Comme les cellules cancéreuses se multiplient plus vite que les cellules normales, la
sélection naturelle doit favoriser le cancer. Du point de vue de la cellule, le cancer est
donc une bonne chose. Maintenant, si l’on prend comme entité de référence le corps
humain dans son entier, le cancer est une mauvaise chose. En fonction du point de
vue de l’observation, du choix fait, le cancer va être favorisé ou défavorisé par la
sélection naturelle. Ainsi, la théorie de l’évolution prédit deux résultats opposés, en
fonction d’un choix d’observation.
(variante)
Pierre Sonigo – Les dimensions du vivant 4
BNF 19 nov 2003
Envisageons le cas d’une population de lapins sur une île. Imaginons qu'un lapin
plus lapin que les autres se reproduise plus rapidement, si rapidement que sa
descendance, tout aussi lapine que lui, épuise les carottes disponibles et entraîne
l'extinction de toute la gent lapine locale, qu’elle se reproduise vite ou pas. Cette
rapidité de reproduction constitue donc un avantage sélectif à l'échelle du lapin, mais
un grave désavantage à l'échelle de la population de lapins. C'est une situation de
conflit évolutif : l'application de la sélection naturelle à l'entité « lapin » produit un
résultat opposé de son application à l'entité « groupe de lapins ».
La biologie regorge de ce type de problèmes : la cellule cancéreuse se multiplie
rapidement et prend l'avantage à court terme dans la course reproductive entre
cellules. La sélection appliquée aux cellules doit donc entraîner le cancer.
Cependant, le cancer met l'organisme, c'est-à-dire la communauté cellulaire, en
grand danger. Appliquée à l’organisme, la sélection doit éviter le cancer. Si le cancer
est évité, il semble que la sélection de l’organisme ait primé sur la sélection de la
cellule. Vu sous cet angle, on peut considérer que les cellules ont coopéré en
renonçant au cancer et que l’organisme, c’est-à-dire l’individu défini par le langage
courant, est l’unité de référence.
Pierre Sonigo – Les dimensions du vivant 5
BNF 19 nov 2003
Le bon choix d’unité …
Nous, humains, avons tendance à considérer que le bon point de vue c’est le nôtre !
D’ailleurs, le vrai individu, celui qui compte, que nous appelons individu dans notre
langage naturel, c’est notre personne, c’est-à-dire vous ou moi. Ce qui est à
l’intérieur de nous est appelé milieu intérieur, et ce qui est à l’extérieur de nous est
appelé environnement. Cela nous semble une évidence. Or ce choix qu’on pourrait
dire anthropocentrique est très structurant par rapport aux théories et aux
descriptions qu’on va pouvoir faire du vivant.

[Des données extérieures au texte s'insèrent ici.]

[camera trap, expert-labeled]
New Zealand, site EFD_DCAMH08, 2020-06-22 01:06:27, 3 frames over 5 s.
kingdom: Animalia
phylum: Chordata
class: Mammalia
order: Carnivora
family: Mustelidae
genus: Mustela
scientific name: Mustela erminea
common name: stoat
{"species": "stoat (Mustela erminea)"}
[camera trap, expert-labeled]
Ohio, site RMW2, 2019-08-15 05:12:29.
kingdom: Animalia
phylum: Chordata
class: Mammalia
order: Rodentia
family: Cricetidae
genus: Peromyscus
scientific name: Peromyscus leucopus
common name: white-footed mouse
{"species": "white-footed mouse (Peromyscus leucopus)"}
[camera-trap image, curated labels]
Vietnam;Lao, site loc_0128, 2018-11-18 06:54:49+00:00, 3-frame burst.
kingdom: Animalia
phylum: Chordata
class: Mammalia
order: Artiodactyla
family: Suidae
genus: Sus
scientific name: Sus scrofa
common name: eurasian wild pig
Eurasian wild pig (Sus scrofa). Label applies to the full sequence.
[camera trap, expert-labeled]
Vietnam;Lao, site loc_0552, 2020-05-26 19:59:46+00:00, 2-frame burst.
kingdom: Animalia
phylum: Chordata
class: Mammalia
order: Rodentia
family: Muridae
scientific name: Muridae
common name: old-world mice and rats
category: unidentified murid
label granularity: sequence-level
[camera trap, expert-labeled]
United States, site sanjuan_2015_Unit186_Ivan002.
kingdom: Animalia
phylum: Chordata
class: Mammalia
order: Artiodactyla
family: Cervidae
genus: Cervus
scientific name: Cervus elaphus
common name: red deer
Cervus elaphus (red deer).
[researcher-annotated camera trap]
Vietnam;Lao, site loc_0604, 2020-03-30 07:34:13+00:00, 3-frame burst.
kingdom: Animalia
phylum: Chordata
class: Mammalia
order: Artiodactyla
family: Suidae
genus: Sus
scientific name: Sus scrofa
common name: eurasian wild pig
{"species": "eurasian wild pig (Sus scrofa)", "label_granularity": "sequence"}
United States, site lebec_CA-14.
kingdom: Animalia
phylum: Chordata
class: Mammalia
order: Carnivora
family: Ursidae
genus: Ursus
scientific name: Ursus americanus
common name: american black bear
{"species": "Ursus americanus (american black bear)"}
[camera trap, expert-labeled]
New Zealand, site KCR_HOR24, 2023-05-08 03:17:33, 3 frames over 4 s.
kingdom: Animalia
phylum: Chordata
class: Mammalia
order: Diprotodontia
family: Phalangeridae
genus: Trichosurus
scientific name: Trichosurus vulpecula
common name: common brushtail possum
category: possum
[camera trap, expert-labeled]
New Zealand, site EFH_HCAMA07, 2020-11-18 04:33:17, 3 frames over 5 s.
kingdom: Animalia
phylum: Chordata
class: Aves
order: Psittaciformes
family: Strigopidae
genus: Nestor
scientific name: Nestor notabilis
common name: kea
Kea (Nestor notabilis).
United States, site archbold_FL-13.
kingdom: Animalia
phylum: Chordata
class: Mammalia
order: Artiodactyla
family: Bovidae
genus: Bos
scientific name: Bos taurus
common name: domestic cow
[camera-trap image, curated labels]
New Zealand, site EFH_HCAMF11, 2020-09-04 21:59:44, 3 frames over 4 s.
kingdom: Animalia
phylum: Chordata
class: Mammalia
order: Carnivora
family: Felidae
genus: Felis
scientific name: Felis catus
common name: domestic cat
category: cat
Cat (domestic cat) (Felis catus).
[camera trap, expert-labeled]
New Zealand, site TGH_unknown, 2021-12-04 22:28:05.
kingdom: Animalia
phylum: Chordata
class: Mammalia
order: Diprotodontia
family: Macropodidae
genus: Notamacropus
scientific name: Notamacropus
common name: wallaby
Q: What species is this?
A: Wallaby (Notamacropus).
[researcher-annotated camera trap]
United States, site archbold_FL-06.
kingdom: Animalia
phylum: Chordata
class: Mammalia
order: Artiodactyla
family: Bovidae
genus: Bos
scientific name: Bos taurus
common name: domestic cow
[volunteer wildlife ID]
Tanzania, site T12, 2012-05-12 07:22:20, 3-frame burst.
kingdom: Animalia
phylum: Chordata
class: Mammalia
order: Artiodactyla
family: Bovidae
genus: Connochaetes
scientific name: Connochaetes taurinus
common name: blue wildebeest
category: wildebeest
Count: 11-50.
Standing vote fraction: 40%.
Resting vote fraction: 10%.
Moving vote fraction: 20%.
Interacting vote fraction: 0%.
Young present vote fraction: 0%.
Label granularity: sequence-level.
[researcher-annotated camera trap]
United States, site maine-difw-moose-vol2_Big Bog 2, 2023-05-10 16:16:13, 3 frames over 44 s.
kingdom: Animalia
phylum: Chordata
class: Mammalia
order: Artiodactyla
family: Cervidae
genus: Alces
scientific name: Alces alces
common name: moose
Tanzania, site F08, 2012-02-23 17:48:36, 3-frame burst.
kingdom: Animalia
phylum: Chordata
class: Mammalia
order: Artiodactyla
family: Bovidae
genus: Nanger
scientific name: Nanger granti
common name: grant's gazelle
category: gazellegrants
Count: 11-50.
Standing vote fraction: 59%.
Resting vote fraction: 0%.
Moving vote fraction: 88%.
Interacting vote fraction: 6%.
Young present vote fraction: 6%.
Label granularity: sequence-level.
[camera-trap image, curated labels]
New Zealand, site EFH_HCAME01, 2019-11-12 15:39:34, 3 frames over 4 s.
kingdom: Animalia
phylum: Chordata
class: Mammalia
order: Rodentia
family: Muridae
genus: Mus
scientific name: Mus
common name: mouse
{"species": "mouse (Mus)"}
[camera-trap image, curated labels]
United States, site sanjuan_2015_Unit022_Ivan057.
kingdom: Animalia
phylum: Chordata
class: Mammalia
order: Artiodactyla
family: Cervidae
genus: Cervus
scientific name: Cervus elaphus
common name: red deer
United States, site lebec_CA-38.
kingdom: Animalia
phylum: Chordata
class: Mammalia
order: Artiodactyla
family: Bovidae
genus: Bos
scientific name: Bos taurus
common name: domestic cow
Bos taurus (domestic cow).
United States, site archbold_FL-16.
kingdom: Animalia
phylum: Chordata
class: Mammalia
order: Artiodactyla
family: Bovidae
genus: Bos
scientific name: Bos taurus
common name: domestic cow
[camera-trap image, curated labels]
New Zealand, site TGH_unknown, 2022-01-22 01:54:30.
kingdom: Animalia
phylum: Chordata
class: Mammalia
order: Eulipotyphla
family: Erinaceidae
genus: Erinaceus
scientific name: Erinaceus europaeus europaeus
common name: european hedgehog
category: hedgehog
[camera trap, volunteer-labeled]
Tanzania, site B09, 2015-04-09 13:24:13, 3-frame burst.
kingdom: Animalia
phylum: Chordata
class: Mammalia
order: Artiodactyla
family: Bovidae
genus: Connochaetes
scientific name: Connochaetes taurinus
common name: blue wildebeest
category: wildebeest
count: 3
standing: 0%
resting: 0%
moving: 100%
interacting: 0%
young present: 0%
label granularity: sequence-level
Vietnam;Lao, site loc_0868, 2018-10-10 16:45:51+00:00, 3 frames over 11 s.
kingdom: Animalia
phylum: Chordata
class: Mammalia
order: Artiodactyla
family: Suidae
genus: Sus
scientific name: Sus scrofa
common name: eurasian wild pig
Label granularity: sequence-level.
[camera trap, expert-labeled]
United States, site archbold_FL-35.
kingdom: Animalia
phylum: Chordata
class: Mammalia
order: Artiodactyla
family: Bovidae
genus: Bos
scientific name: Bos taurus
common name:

La nature est un emboîtement de groupes et d’individus : un atome est un groupe de
particules, une molécule un groupe d’atomes, une cellule un groupe de molécules,
un organe un groupe de cellules, un individu un groupe d’organes. Question : peut
on définir ce qui est individu et ce qui est groupe dans l’absolu ? Réponse : bien sûr
que non, cela ne peut relever que d’un choix, d’une définition, avec tout le côté
arbitraire d’une définition, d’une convention. Mais à partir du moment où l’on fait un
choix de ce type, on renonce au relativisme de l’observation.
L’on ne voit pas au nom de quoi décider que ce groupe qu’on a favorisé dans la
théorie est le groupe de référence pour la biologie. Cela semble quand même une
étrange coïncidence, un peu troublante, que le bon groupe soit toujours nous.